Stored data:

_ _ _ _ _ _ _

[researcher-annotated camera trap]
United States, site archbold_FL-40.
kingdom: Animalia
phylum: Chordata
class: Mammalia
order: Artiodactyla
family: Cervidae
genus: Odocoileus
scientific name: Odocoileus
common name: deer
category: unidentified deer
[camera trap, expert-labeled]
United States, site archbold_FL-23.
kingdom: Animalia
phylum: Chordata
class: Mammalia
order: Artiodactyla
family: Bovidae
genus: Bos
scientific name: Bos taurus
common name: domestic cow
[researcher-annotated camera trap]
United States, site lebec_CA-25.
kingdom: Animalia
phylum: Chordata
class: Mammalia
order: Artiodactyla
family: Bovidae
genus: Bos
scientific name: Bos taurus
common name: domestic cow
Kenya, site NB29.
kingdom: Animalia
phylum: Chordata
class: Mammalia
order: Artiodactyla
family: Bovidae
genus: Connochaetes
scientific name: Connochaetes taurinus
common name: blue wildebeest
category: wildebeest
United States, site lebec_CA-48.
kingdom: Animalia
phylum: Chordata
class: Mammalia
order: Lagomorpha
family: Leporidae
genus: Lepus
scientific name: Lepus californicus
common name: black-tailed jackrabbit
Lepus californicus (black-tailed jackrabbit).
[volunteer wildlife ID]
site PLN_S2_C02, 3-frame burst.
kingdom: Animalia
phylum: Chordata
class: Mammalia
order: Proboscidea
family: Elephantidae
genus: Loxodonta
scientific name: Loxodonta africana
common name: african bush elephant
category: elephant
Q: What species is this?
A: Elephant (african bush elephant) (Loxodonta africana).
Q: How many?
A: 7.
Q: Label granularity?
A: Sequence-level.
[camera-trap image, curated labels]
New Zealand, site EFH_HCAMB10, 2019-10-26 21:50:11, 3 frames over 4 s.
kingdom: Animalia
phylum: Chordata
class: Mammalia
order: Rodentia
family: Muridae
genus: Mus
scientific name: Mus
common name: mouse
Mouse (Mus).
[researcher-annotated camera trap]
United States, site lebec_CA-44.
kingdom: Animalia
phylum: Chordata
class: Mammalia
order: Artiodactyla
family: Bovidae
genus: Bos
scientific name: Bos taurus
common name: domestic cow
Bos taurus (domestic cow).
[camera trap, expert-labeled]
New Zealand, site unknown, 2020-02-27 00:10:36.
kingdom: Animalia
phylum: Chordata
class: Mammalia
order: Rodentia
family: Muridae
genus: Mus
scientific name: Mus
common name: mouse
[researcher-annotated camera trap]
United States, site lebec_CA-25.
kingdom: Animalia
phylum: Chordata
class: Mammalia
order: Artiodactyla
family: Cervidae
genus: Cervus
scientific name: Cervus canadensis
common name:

_ _ _ _ _ _ _

Output every entry exactly.

Result for this task:
[researcher-annotated camera trap]
United States, site archbold_FL-40.
kingdom: Animalia
phylum: Chordata
class: Mammalia
order: Artiodactyla
family: Cervidae
genus: Odocoileus
scientific name: Odocoileus
common name: deer
category: unidentified deer
[camera trap, expert-labeled]
United States, site archbold_FL-23.
kingdom: Animalia
phylum: Chordata
class: Mammalia
order: Artiodactyla
family: Bovidae
genus: Bos
scientific name: Bos taurus
common name: domestic cow
[researcher-annotated camera trap]
United States, site lebec_CA-25.
kingdom: Animalia
phylum: Chordata
class: Mammalia
order: Artiodactyla
family: Bovidae
genus: Bos
scientific name: Bos taurus
common name: domestic cow
Kenya, site NB29.
kingdom: Animalia
phylum: Chordata
class: Mammalia
order: Artiodactyla
family: Bovidae
genus: Connochaetes
scientific name: Connochaetes taurinus
common name: blue wildebeest
category: wildebeest
United States, site lebec_CA-48.
kingdom: Animalia
phylum: Chordata
class: Mammalia
order: Lagomorpha
family: Leporidae
genus: Lepus
scientific name: Lepus californicus
common name: black-tailed jackrabbit
Lepus californicus (black-tailed jackrabbit).
[volunteer wildlife ID]
site PLN_S2_C02, 3-frame burst.
kingdom: Animalia
phylum: Chordata
class: Mammalia
order: Proboscidea
family: Elephantidae
genus: Loxodonta
scientific name: Loxodonta africana
common name: african bush elephant
category: elephant
Q: What species is this?
A: Elephant (african bush elephant) (Loxodonta africana).
Q: How many?
A: 7.
Q: Label granularity?
A: Sequence-level.
[camera-trap image, curated labels]
New Zealand, site EFH_HCAMB10, 2019-10-26 21:50:11, 3 frames over 4 s.
kingdom: Animalia
phylum: Chordata
class: Mammalia
order: Rodentia
family: Muridae
genus: Mus
scientific name: Mus
common name: mouse
Mouse (Mus).
[researcher-annotated camera trap]
United States, site lebec_CA-44.
kingdom: Animalia
phylum: Chordata
class: Mammalia
order: Artiodactyla
family: Bovidae
genus: Bos
scientific name: Bos taurus
common name: domestic cow
Bos taurus (domestic cow).
[camera trap, expert-labeled]
New Zealand, site unknown, 2020-02-27 00:10:36.
kingdom: Animalia
phylum: Chordata
class: Mammalia
order: Rodentia
family: Muridae
genus: Mus
scientific name: Mus
common name: mouse
[researcher-annotated camera trap]
United States, site lebec_CA-25.
kingdom: Animalia
phylum: Chordata
class: Mammalia
order: Artiodactyla
family: Cervidae
genus: Cervus
scientific name: Cervus canadensis
common name:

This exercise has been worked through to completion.